"All right, people," Alwyn's deep voice sounded suddenly in her mastoid implant as he came up on the all-hands net, "we've got confirmation. The target is hot. We don't see any significant changes from our last sitrep, although Beech Tree Two seems to've added another fifteen or twenty trainees to its current roster. Saddle up. Ramrod, clear."
"You heard the man, Adolfo," Lieutenant Strassmann said over the dedicated First Platoon net a moment later.
"Yes, Sir," Master Sergeant Onassis acknowledged. "Okay, people. Into the tubes and harness up."
As the platoon's lead squad, the eighteen men and women of what was eventually going to be Alicia's squad, stood and filed into the carefully concealed drop tubes which were Marguerite Johnsen's true reason for being. Alicia's external audio pickups were on-line, and she had the gain cranked up high enough to hear the soft, purring whine of exoskeletal "muscles" from the others' powered armor. Unaugmented human hearing wouldn't have been able to hear it, even standing right next to the armor in question, which was just one of the many ways in which the Cadre's equipment differed from that of the Corps.
She and Tannis Cateau, as her wing, stopped to stand between the two tube access hatches while Alicia used her command armor's monitors to personally double check the readiness readouts on each set of armor as the others climbed past them through the hatches.

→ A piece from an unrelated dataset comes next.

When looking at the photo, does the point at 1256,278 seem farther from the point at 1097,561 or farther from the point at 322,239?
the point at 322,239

Sergeant Alan McGwire, Alpha Team's leader, stood to Alicia's right, in front of the starboard hatch, doing the same thing for his team. Sergeant Lawrence Abernathy, who had Bravo Team, stood on her other side, beside the port hatch. They knew the members of their teams far better than Alicia had yet had time to come to know them, and she felt almost excluded as people exchanged those last minute, pre-drop looks. No one was doing that to her deliberately, but she was acutely aware that she was most definitely the newest kid on the block once again. Titular squad leader or not, she was even more of an unknown quantity to them than they were to her.
The last pair of troopers climbed into place, followed by the two team leaders and Cateau, and then it was Alicia's turn.

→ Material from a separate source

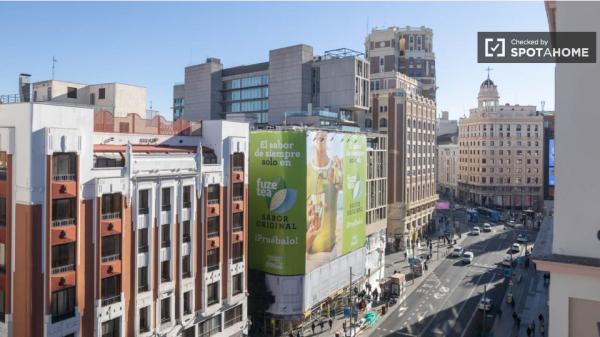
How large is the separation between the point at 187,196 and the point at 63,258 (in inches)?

She swung herself through the hatch, moving as easily and naturally in her powered armor as she would have in her regular fatigues, and settled herself into drop configuration. The drop harnes slid out to envelop her armored torso, and she felt the slight, distinct click of impact as its tractor collars mated. Its umbilicals connected themselves to her armor, and her synth-link expanded to interface with the harness' onboard computers. The last to enter the starboard tube, and thus last in the loading queue, she would be the first out of it, and if anything went wrong with her harness, she and the person immediately behind her would become a very messy showstopper for the rest of First Squad.
But nothing was going to go wrong, she reminded herself firmly, as a quick glance at her HUD confirmed that all drop systems were green, not just for her but for every member of First Squad.

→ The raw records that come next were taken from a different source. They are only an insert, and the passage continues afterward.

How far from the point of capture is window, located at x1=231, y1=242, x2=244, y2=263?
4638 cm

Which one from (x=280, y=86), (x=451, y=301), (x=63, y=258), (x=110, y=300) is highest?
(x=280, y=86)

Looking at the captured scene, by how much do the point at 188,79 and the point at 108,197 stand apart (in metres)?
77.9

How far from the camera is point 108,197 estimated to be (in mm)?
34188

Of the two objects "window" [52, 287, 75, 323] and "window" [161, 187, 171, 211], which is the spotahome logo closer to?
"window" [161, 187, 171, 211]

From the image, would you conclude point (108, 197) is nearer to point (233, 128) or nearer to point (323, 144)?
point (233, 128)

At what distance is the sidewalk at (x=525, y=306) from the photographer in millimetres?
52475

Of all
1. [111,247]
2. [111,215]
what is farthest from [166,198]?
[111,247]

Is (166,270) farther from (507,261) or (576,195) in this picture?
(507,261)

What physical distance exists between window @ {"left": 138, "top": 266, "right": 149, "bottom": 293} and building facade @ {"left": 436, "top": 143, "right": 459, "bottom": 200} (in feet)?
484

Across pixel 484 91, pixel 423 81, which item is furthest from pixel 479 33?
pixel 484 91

"Rifle-Two," she said over the platoon net, "Winchester-One. First Squad, ready for drop."
"Winchester-One, Rifle-Two copies ready for drop," Onassis acknowledged.
"Rifle-Two, Weatherby-One," she heard Staff Sergeant Henry Gilroy announce. "Second Squad, ready for drop."
"Weatherby-One, Rifle-Two copies ready for drop," Onassis replied.
"Rifle-Two, Mauser-One," Sergeant First Class Celestine Hillman came up on the net in in turn. "Third Squad, ready for drop."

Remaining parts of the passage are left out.